On February 11, 2015, Defendant Paul Barsky filed a motion to dismiss Plaintiffs Lodgepole Investments, LLC and Lodgepole Fund No. I, LLC's complaint alleging fraud, conversion, conspiracy, and unjust enrichment.

On March 19, 2015, the Court held a hearing, and after careful consideration of the parties arguments and the applicable legal authority, for the reasons set forth below, the Court GRANTS Defendant's motion to dismiss without leave to amend.

I. BACKGROUND

Edward Gennady Barsky ("Gennady"), Defendant Paul Barsky's brother, was one of two managers of Plaintiffs Lodgepole Investments, LLC ("Lodgepole Investments") and Lodgepole Fund No. I, LLC ("Lodgepole Fund")(collectively "Lodgepole Entities"), both Nevada limited liability companies. (Compl., Dkt. No. 1, Ex. A ¶¶ 1-2, 8.) The Lodgepole Entities are real estate investment companies, whose business includes funding private money loans through a strenuous underwriting process that required the approval of Gennady and the other manager, Margaret Taylor. (Compl. ¶¶ 12-13, 15-16.) They do not make personal, unsecured loans. (Compl. ¶ 14.)

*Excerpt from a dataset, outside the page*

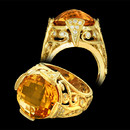 Cathy Carmendy's gorgeous 20k gold scroll tower ring with 10 ct citrine.  The citrine measures 14mm and is a double sided faceted gemstone with .50ctw of diamonds of VS2 clarity and G color.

As a manager, Gennady had responsibility for day-to-day managerial tasks of the Lodgepole Entities, including dispersing funds to borrowers from the Lodgepole Entities bank accounts and making payments on behalf of the Lodgepole Entities. (Compl. ¶ 10.) Gennady did not have an ownership interest in the Lodgepole Entities, and was compensated through his management fees and occasional profit sharing when excess profits were generated. (Compl. ¶ 11.) At some point in time, but continuing through November 2012, Gennady began making payments, using Lodgepole Entities' funds, on credit cards in Defendant's name. (Compl. ¶ 17.) These were not made in the course or scope of Gennady's employment and were not authorized by Taylor or Plaintiffs. Id. Plaintiffs allege that the amount of payments made totaled $527,957.29. (Compl. ¶ 18.) Gennady did not obtain any of the documentation from Defendant that the Lodgepole Entities required of qualified borrowers nor did he otherwise secure the loan. (Compl. ¶ 19.)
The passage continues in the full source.